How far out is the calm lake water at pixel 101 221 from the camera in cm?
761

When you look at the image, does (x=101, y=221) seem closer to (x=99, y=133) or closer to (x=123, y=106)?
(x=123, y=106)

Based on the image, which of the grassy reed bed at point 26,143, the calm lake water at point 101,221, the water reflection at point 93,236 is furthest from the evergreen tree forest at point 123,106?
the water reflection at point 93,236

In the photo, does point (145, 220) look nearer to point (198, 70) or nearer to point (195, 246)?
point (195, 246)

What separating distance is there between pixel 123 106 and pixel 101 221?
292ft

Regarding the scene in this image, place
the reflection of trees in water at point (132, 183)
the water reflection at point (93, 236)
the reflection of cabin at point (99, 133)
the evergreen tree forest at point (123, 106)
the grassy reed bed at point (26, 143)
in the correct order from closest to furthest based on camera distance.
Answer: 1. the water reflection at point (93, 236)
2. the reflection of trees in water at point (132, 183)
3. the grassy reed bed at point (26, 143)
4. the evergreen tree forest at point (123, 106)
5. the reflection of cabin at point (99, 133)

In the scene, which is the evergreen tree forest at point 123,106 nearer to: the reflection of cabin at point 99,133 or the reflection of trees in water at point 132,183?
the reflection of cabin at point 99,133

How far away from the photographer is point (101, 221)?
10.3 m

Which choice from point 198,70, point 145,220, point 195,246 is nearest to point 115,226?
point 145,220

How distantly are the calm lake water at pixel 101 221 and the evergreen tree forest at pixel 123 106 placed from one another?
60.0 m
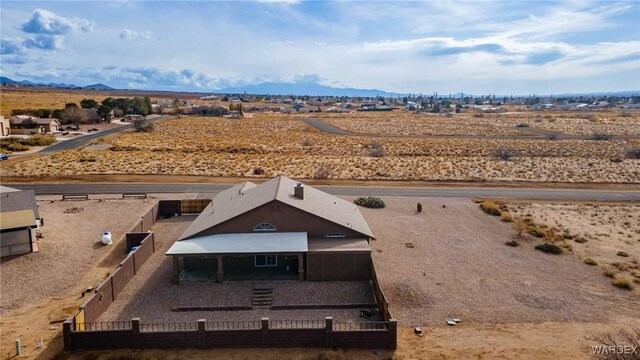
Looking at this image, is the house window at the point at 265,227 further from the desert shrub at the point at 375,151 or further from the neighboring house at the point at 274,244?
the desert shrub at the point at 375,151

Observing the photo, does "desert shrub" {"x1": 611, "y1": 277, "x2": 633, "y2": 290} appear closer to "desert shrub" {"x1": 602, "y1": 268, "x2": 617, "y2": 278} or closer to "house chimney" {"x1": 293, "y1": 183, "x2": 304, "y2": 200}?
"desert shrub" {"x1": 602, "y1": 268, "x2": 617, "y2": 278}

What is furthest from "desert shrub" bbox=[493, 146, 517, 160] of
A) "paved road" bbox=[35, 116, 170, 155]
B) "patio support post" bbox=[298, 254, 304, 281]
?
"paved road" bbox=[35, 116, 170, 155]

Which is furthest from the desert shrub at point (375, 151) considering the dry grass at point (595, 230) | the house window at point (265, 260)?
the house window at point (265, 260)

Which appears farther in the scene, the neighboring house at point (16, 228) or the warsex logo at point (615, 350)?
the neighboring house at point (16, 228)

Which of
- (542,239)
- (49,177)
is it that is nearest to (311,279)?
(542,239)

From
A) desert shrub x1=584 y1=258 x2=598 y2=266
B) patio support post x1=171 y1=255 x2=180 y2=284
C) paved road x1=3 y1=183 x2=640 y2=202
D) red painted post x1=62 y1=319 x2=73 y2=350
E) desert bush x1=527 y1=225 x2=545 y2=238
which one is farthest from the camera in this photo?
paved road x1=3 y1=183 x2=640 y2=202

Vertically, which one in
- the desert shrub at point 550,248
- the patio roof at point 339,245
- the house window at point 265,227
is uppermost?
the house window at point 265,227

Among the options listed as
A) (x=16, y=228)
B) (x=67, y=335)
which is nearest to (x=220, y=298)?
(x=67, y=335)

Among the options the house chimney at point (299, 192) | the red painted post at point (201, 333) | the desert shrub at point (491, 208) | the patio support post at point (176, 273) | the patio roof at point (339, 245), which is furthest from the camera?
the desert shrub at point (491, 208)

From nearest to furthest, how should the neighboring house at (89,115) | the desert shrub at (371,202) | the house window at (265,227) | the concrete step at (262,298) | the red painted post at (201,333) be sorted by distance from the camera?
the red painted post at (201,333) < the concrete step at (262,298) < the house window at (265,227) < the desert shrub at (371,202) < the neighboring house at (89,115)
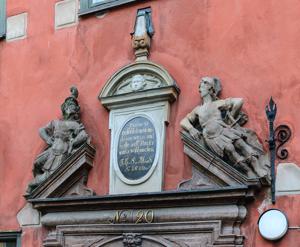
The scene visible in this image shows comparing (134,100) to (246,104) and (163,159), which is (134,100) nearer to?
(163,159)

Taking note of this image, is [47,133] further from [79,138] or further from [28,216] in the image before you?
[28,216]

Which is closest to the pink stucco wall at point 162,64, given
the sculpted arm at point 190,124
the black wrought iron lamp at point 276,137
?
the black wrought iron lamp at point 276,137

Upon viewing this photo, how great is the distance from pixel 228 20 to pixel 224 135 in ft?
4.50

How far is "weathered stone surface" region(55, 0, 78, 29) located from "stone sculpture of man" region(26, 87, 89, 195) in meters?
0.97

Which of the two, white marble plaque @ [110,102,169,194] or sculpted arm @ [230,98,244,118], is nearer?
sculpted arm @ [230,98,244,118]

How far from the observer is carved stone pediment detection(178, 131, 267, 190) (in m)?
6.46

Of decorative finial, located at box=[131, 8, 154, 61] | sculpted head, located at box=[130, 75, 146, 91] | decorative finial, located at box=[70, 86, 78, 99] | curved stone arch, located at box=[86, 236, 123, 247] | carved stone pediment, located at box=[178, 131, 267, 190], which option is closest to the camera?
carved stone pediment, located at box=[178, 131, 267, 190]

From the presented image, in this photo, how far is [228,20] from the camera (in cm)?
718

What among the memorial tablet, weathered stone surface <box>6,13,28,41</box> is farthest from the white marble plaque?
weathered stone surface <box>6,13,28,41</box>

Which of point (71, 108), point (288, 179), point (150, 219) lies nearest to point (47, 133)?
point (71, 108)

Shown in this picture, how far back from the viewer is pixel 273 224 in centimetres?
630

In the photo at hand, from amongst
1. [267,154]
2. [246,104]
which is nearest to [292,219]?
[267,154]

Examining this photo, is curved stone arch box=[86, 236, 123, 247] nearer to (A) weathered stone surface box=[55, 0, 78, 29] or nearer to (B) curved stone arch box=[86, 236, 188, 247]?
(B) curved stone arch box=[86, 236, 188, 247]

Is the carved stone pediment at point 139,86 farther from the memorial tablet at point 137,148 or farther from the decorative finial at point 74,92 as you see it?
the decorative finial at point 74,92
------------
**THE TASK:** Make an exact copy of all entries above, dropping the images.

**CORRECT RESPONSE:**
How far out is the calm lake water at pixel 101 221 from the camera in cm?
761

When you look at the image, does (x=101, y=221) seem closer to (x=99, y=133) or closer to (x=123, y=106)?
(x=123, y=106)

Based on the image, which of the grassy reed bed at point 26,143, the calm lake water at point 101,221, the water reflection at point 93,236 is furthest from the evergreen tree forest at point 123,106?
the water reflection at point 93,236

In the photo, does point (145, 220) look nearer to point (198, 70) or nearer to point (195, 246)?
point (195, 246)

What separating distance is there between pixel 123 106 and pixel 101 221?
292ft

Regarding the scene in this image, place
the reflection of trees in water at point (132, 183)
the water reflection at point (93, 236)
the reflection of cabin at point (99, 133)
the evergreen tree forest at point (123, 106)
the grassy reed bed at point (26, 143)
in the correct order from closest to furthest based on camera distance.
Answer: 1. the water reflection at point (93, 236)
2. the reflection of trees in water at point (132, 183)
3. the grassy reed bed at point (26, 143)
4. the evergreen tree forest at point (123, 106)
5. the reflection of cabin at point (99, 133)

In the scene, which is the evergreen tree forest at point 123,106 nearer to: the reflection of cabin at point 99,133 or the reflection of trees in water at point 132,183?
the reflection of cabin at point 99,133

How far away from the photographer is point (101, 221)?
10.3 m

Which choice from point 198,70, point 145,220, point 195,246 is nearest to point 115,226?
point 145,220

How distantly are the calm lake water at pixel 101 221 and the evergreen tree forest at pixel 123 106 placed from one another?
60.0 m
Looking at this image, is the house window at the point at 265,227 further from the desert shrub at the point at 375,151 or further from the neighboring house at the point at 274,244?
the desert shrub at the point at 375,151

Observing the photo, does "desert shrub" {"x1": 611, "y1": 277, "x2": 633, "y2": 290} appear closer to "desert shrub" {"x1": 602, "y1": 268, "x2": 617, "y2": 278} or closer to "house chimney" {"x1": 293, "y1": 183, "x2": 304, "y2": 200}?
"desert shrub" {"x1": 602, "y1": 268, "x2": 617, "y2": 278}

What is furthest from "desert shrub" bbox=[493, 146, 517, 160] of
A) "paved road" bbox=[35, 116, 170, 155]
B) "patio support post" bbox=[298, 254, 304, 281]
?
"paved road" bbox=[35, 116, 170, 155]

Which is furthest from the desert shrub at point (375, 151) considering the dry grass at point (595, 230) | the house window at point (265, 260)?
the house window at point (265, 260)

Which appears farther in the scene, the neighboring house at point (16, 228) or the warsex logo at point (615, 350)?
the neighboring house at point (16, 228)

Which of
- (542,239)
- (49,177)
is it that is nearest to (311,279)?
(542,239)

From
A) desert shrub x1=584 y1=258 x2=598 y2=266
B) patio support post x1=171 y1=255 x2=180 y2=284
C) paved road x1=3 y1=183 x2=640 y2=202
D) red painted post x1=62 y1=319 x2=73 y2=350
E) desert bush x1=527 y1=225 x2=545 y2=238
which one is farthest from the camera in this photo?
paved road x1=3 y1=183 x2=640 y2=202

Vertically, which one in
- the desert shrub at point 550,248
- the patio roof at point 339,245
- the house window at point 265,227
is uppermost?
the house window at point 265,227

Among the options listed as
A) (x=16, y=228)
B) (x=67, y=335)
which is nearest to (x=220, y=298)?
(x=67, y=335)

Among the options the house chimney at point (299, 192) | the red painted post at point (201, 333) | the desert shrub at point (491, 208) | the patio support post at point (176, 273) | the patio roof at point (339, 245), which is furthest from the camera?
the desert shrub at point (491, 208)

From nearest to furthest, how should the neighboring house at (89,115) | the desert shrub at (371,202) | the house window at (265,227) | the concrete step at (262,298) | the red painted post at (201,333) be sorted by distance from the camera?
the red painted post at (201,333) < the concrete step at (262,298) < the house window at (265,227) < the desert shrub at (371,202) < the neighboring house at (89,115)
The scene visible in this image shows comparing (134,100) to (246,104) and (163,159), which is (134,100) nearer to?
(163,159)

Taking note of this image, is [47,133] further from [79,138] or further from [28,216] in the image before you?
[28,216]

Which is closest to the pink stucco wall at point 162,64, given
the sculpted arm at point 190,124
the black wrought iron lamp at point 276,137
?
the black wrought iron lamp at point 276,137

Upon viewing this photo, how great is the distance from pixel 228 20 to pixel 224 135 in ft?
4.50

How far is "weathered stone surface" region(55, 0, 78, 29) located from "stone sculpture of man" region(26, 87, 89, 195) in meters?
0.97

Which of the two, white marble plaque @ [110,102,169,194] or sculpted arm @ [230,98,244,118], is nearer?
sculpted arm @ [230,98,244,118]

How far from the observer is carved stone pediment detection(178, 131, 267, 190) (in m)?
6.46

Of decorative finial, located at box=[131, 8, 154, 61] | sculpted head, located at box=[130, 75, 146, 91] | decorative finial, located at box=[70, 86, 78, 99] | curved stone arch, located at box=[86, 236, 123, 247] | carved stone pediment, located at box=[178, 131, 267, 190], which option is closest to the camera?
carved stone pediment, located at box=[178, 131, 267, 190]

From the presented image, in this photo, how far is [228,20] from the camera (in cm)?
718

What among the memorial tablet, weathered stone surface <box>6,13,28,41</box> is farthest from the white marble plaque?
weathered stone surface <box>6,13,28,41</box>

Which of point (71, 108), point (288, 179), point (150, 219) lies nearest to point (47, 133)?
point (71, 108)

Shown in this picture, how far back from the viewer is pixel 273 224 in centimetres?
630

In the photo at hand, from amongst
1. [267,154]
2. [246,104]
which is nearest to [292,219]?
[267,154]

Examining this photo, is curved stone arch box=[86, 236, 123, 247] nearer to (A) weathered stone surface box=[55, 0, 78, 29] or nearer to (B) curved stone arch box=[86, 236, 188, 247]?
(B) curved stone arch box=[86, 236, 188, 247]

Is the carved stone pediment at point 139,86 farther from the memorial tablet at point 137,148 or farther from the decorative finial at point 74,92 as you see it?
the decorative finial at point 74,92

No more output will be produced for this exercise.